++++ Фрагмент страницы ++++

МЕСТНЫЕ НРАВЫ И БУТЕРБРОДЫ
В 7 утра заезжаем на немецкую заправку.
На одинокой фуре рядом лежит исполинская кукла певички из кабаре в красном декольтированном мундире. Наверное, она из Луна-парка. Дама залихватски приставила два пальчика к цилиндру. Очень такая вся немецкая. Как из фильма с участием Марики Рок.
В утренних сумерках бреду к шопу. Вот, думаю, идет какая-то немецкая морда. Подхожу ближе — это морда из нашего автобуса.
В кафе под стеклом гигантский бутерброд с огурцами, помидорами и сыром. Называется мультикайзер, размером он с небольшое бревно. Ел я его пока не устал. Им неделю можно питаться.
Поглощаю с трудом — заваливают с заинтригованными рожами наши. Испытывающе таращатся на меня — явно хотят узнать как выглядят настоящие немцы. Наконец в жующем немце разочарованно узнают меня: «А! Знакомые все лица!»
9 мая в девять утра въезжаем в Берлин. Город абсолютно пуст. Создается впечатление, что он не населен! Эпидемия?! Или наоборот, они получили предупреждение, что к ним движется автобус из Чернобыльской зоны? Выясняется, что 9 мая, как ни парадоксально, у них тоже выходной — сороковой день после Пасхи.

++++ Данные ++++

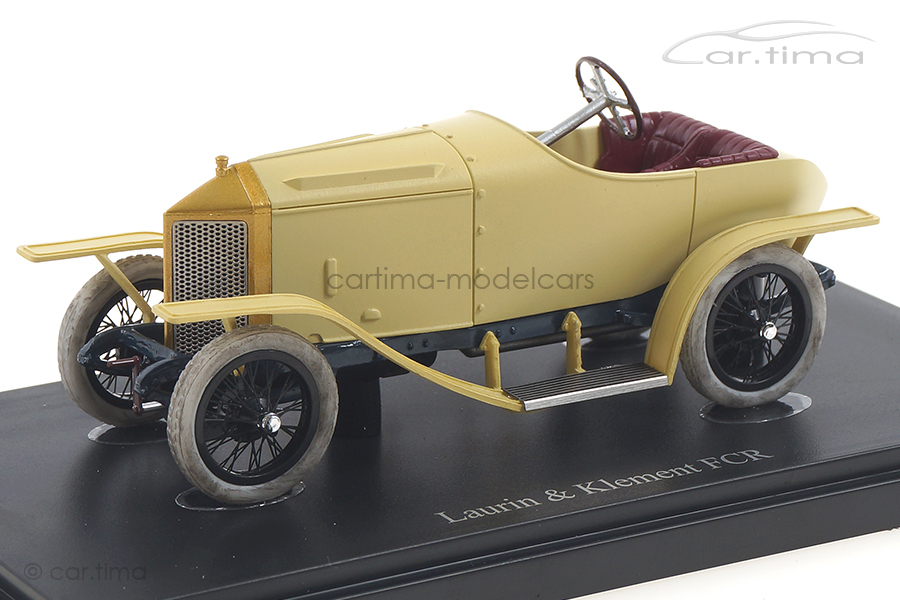 Laurin & Klement FCR 1901 autocult 1:43 01012 Laurin & Klement FCR 1901 autocult 1:43 01012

++++

#### Задания упражнения
1. Как называется гигантский бутерброд с огурцами, помидорами и сыром в фрагменте о поездке в Германию?
2. Допишите следующую часть фрагмента о поездке в Германию, продолжив его после последнего приведенного предложения.

#### Ответы к заданиям
1. Мультикайзер.

2.
Первых, кого мы встречаем в столице Германии, — велорикши-арабы. И вид у них восточный, и средство передвижения. Картинка, словно из Индии.
В салоне автобуса звонок мобильного телефона. Солидный бородатый мужчина кричит в трубку: «Марина! И тебя тоже с праздником. Я в Берлине!»
Фраза прозвучала с претензией. Мол, ты что, не в курсе, что 9 мая я с друзьями всегда праздную в Берлине.
Автомобильчики на улицах стали совсем карманными. Прямо детские стульчики на колесах!
У светофора, наконец, узрели первых коренных немцев: два крупных пожилых господина с багровыми лицами в светлых рубашках и бежевых брюках. Стоят строго и несколько чопорно, не шевелятся на красный.
На огромном черном здании за ними, словно космическая телеантенна, крутится знак «Мерседеса».
Наша группа захвата отправляется на взятие Берлина. На газонах нашей Юахим- Шталлер-Штрассе те же одуванчики, что и на киевских, только в окружении ювелирных ромашек.
Слышны крики. Ссорится любовная парочка. Он — слегка панкующий паренек. Волосы собраны к центру подбритого черепа и вскрыты лаком, дабы красота обрела устойчивость. Она — в джинсах, на высоких каблуках. На ее миниатюрных бедрах болтается ремень в виде ковбойского патронташа. Двигается эротично, при таких минимальных параметрах бедер — максимальная амплитуда раскачивания.
Оба явно с похмелья.
Девушка кричит так, что закладывает уши. Выясняются две вещи. Во-первых, немецкий будто создан для разборок — ругань звучит органично и мощно. Для склок немецкий гораздо больше подходит, чем для песен. А во- вторых, если немцам что-то не нравится (мы не раз потом в этом могли убедиться) — они не стесняются и довольно громко предъявляют свои требования.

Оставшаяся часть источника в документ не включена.